Bolsonaro assistiu à missa da tarde na companhia dos ministros Marcos Pontes (Ciência, Tecnologia e Inovações) e João Roma (Cidadania). Na homilia, à frente do presidente, o padre José Ulysses da Silva, porta-voz do santuário, fez uma referência indireta à postura armamentista do governo. “Se conseguíssemos abraçar a proposta de Jesus, nós seríamos um povo mais desarmado e fraterno”, afirmou.

As declarações do padre ecoaram a homilia do arcebispo de Aparecida, Dom Orlando Brandes. De manhã, na principal missa do dia, ele já havia dito que o Brasil, “para ser pátria amada, não pode ser pátria armada”.

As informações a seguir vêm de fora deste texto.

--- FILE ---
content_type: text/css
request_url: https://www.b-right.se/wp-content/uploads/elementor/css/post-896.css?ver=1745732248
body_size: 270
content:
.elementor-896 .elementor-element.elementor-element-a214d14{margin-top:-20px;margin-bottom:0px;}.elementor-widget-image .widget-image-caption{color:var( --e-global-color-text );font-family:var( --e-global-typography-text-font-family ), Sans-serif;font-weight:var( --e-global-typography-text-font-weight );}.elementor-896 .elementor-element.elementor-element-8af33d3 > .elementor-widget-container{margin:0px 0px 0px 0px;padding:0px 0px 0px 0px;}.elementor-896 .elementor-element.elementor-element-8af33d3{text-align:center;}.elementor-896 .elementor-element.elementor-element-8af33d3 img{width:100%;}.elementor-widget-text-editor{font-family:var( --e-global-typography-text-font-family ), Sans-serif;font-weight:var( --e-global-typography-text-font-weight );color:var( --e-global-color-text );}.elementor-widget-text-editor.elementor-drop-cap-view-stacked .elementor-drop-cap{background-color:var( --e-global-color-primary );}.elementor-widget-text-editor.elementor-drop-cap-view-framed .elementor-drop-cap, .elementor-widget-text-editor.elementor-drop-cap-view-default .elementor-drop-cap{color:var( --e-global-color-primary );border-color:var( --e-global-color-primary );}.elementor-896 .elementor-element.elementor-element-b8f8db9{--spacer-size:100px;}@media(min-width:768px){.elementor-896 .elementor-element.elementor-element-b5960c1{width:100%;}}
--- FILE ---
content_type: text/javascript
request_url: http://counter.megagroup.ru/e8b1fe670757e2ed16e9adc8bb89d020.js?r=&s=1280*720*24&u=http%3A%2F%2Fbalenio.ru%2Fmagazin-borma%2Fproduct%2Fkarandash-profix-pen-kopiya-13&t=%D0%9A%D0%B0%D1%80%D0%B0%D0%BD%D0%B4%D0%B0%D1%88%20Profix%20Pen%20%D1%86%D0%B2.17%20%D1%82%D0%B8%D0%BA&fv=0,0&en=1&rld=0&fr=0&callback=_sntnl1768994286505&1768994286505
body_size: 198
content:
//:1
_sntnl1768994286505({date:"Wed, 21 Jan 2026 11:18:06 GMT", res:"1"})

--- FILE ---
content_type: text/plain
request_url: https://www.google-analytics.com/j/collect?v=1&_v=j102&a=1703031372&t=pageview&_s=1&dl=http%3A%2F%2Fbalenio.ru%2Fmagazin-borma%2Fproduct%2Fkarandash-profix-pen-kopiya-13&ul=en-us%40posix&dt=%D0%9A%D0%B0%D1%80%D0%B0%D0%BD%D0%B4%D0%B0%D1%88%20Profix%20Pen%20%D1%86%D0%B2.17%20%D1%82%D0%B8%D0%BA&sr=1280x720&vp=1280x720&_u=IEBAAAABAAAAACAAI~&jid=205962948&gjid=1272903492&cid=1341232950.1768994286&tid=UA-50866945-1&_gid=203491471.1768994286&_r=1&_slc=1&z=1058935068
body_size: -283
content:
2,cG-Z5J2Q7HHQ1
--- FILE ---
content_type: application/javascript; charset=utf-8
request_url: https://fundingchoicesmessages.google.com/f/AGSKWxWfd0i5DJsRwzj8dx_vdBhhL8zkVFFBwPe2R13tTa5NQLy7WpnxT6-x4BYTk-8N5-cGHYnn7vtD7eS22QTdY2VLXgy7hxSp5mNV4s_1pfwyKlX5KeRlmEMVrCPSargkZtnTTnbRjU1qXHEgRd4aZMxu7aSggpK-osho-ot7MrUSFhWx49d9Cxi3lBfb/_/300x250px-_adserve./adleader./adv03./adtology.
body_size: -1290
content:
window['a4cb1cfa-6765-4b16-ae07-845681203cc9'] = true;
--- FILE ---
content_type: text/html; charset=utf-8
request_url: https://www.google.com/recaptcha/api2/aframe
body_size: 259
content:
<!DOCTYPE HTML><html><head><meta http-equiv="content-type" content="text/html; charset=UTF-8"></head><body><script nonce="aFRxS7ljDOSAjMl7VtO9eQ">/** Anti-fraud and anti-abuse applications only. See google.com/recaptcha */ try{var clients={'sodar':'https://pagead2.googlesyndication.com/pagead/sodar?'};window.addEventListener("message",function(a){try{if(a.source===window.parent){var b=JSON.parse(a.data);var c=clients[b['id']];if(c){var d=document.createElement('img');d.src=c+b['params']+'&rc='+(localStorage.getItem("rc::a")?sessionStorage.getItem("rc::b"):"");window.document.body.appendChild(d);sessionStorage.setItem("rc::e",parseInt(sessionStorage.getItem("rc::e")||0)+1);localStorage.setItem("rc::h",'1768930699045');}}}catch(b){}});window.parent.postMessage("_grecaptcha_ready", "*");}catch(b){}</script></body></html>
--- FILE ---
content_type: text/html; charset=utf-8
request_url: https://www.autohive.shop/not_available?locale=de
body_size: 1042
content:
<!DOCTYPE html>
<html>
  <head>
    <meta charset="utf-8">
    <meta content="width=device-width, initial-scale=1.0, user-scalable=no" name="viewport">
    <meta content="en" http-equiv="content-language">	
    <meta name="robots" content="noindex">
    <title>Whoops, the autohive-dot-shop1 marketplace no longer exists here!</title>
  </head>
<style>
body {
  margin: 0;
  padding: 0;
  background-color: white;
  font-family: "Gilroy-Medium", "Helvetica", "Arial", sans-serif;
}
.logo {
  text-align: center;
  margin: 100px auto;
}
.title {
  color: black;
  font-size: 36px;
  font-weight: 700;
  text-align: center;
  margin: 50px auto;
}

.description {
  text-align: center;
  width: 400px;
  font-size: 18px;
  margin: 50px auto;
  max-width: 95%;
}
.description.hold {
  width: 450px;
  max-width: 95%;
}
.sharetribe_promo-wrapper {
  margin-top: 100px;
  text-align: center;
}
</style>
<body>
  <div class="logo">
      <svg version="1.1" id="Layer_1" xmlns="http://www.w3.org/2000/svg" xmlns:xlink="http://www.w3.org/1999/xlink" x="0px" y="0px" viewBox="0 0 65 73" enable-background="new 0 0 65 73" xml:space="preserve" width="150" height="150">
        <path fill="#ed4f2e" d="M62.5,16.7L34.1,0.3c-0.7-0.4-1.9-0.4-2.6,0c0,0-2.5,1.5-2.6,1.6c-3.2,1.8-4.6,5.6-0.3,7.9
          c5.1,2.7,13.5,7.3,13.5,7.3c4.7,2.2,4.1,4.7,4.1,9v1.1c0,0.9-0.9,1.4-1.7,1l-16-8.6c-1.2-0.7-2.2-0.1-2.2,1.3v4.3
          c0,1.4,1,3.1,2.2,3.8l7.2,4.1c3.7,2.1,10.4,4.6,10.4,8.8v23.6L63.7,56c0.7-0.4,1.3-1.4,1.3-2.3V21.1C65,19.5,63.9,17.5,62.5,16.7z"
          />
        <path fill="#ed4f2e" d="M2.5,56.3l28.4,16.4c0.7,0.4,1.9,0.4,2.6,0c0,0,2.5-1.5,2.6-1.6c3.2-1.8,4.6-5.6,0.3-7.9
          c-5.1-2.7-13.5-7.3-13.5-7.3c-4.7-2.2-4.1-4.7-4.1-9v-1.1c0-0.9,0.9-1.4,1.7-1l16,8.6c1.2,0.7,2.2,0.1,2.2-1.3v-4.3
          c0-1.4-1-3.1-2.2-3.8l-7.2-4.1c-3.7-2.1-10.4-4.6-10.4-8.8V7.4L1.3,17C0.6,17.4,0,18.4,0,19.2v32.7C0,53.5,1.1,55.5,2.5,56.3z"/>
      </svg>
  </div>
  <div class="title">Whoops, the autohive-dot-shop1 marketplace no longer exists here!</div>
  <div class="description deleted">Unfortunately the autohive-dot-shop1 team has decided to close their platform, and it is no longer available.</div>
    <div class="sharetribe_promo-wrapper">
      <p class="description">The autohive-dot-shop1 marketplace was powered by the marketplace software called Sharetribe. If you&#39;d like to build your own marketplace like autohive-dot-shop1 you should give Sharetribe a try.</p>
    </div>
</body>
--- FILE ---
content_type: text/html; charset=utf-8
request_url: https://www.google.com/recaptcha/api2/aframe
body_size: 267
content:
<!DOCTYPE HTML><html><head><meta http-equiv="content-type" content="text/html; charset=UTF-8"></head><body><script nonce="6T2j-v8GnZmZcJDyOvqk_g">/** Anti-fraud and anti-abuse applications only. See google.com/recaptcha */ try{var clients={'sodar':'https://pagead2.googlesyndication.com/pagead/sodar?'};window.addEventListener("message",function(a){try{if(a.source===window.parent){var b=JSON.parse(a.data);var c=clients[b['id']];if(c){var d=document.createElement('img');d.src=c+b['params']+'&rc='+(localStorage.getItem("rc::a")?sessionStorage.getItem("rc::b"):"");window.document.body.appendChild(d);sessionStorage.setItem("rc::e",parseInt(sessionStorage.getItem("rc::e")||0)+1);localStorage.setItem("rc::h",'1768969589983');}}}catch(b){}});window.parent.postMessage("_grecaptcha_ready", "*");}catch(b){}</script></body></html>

Além de criticar a política de liberação do uso de armas do governo, Dom Orlando também se referiu ao viés negacionista de Bolsonaro, defendendo a vacina e a ciência. Ele também pediu uma pátria “sem ódio, uma república sem mentiras, sem fake news”.

O arcebispo lembrou que o Brasil está enlutado pelas mais de 600 mil mortes na pandemia e cobrou a preservação da Amazônia. Citando a visita do Papa Francisco ao País, em 2013, também pediu um abraço aos índios, aos negros, às crianças, aos pobres e às “nossas autoridades, para que, juntos, construamos o Brasil Pátria Amada. E para ser pátria amada não pode ser pátria armada”.